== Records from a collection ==
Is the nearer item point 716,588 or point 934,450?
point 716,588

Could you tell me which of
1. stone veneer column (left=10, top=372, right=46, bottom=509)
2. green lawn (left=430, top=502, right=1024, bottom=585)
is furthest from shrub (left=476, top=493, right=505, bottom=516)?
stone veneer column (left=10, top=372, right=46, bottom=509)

== Exercise brief ==
Turn every line of the listing above into a JSON list of strings, one string per line, leaving out blank lines.

== Written response ==
[
  "Is the nearer item point 716,588 or point 934,450?",
  "point 716,588",
  "Could you tell me which of",
  "1. stone veneer column (left=10, top=372, right=46, bottom=509)",
  "2. green lawn (left=430, top=502, right=1024, bottom=585)",
  "is furthest from shrub (left=476, top=493, right=505, bottom=516)?",
  "stone veneer column (left=10, top=372, right=46, bottom=509)"
]